── EXTRACTED TEXT ──

'Absolutely inexcusable language'
While the language is an attempt at inclusivity, it has prompted a furious backlash - with some academics suggesting they will never work with the journal again.
"Just wrote the Lancet to tell them to take me off their list of statistical reviewers and cancel my subscription and never contact me about anything ever again," Prof David Curtis, a retired psychiatrist and honorary professor of genetics at University College London, wrote on Twitter.
"Absolutely inexcusable language to refer to women and girls," he said.
Dr Madeleine Ní Dhálaigh, a GP, added: "You can be inclusive without being insulting and abusive. How dare you dehumanise us with a statement like this?"
Others suggested the journal has double standards, flagging a post on September 20 which referred to the 10 million "men" living with prostate cancer and suggesting they have never seen the term "bodies with penises" used.
"Considering, as the replies highlight, that The Lancet has recently published work on prostates and refer to men, I don't think the decision to use 'bodies with vaginas' is an attempt at inclusive language," said Dr Katie Paddock, a lecturer in education psychology at Manchester Metropolitan University.
'Dehumanising and sexist'
The campaign group Women Make Glasgow added that is has logged a formal complaint "about the dehumanising and straight up sexist cover story", while feminist Claire Heuchan called that the term is "utterly shameful and totally regressive".

───
── PROVIDED MATERIAL ──

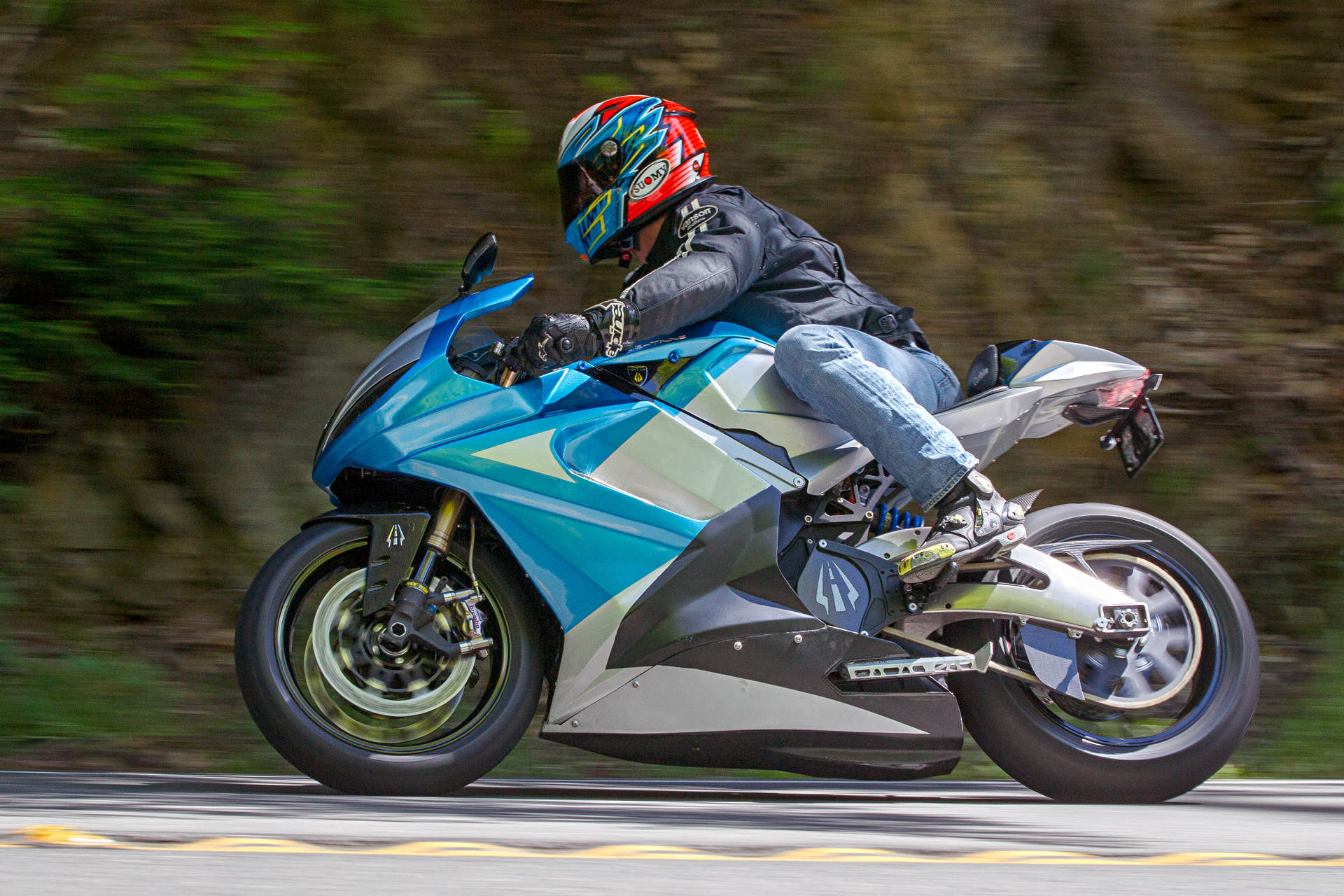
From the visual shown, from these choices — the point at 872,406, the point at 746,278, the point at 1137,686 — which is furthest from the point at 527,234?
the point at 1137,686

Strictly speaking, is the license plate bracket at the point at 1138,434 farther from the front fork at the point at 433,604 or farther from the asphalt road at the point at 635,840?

───

DIRECTIONS — Retype the entire text about the backlash against The Lancet's language, word for word and keeping every line.

EXPECTED ANSWER —
'Absolutely inexcusable language'
While the language is an attempt at inclusivity, it has prompted a furious backlash - with some academics suggesting they will never work with the journal again.
"Just wrote the Lancet to tell them to take me off their list of statistical reviewers and cancel my subscription and never contact me about anything ever again," Prof David Curtis, a retired psychiatrist and honorary professor of genetics at University College London, wrote on Twitter.
"Absolutely inexcusable language to refer to women and girls," he said.
Dr Madeleine Ní Dhálaigh, a GP, added: "You can be inclusive without being insulting and abusive. How dare you dehumanise us with a statement like this?"
Others suggested the journal has double standards, flagging a post on September 20 which referred to the 10 million "men" living with prostate cancer and suggesting they have never seen the term "bodies with penises" used.
"Considering, as the replies highlight, that The Lancet has recently published work on prostates and refer to men, I don't think the decision to use 'bodies with vaginas' is an attempt at inclusive language," said Dr Katie Paddock, a lecturer in education psychology at Manchester Metropolitan University.
'Dehumanising and sexist'
The campaign group Women Make Glasgow added that is has logged a formal complaint "about the dehumanising and straight up sexist cover story", while feminist Claire Heuchan called that the term is "utterly shameful and totally regressive".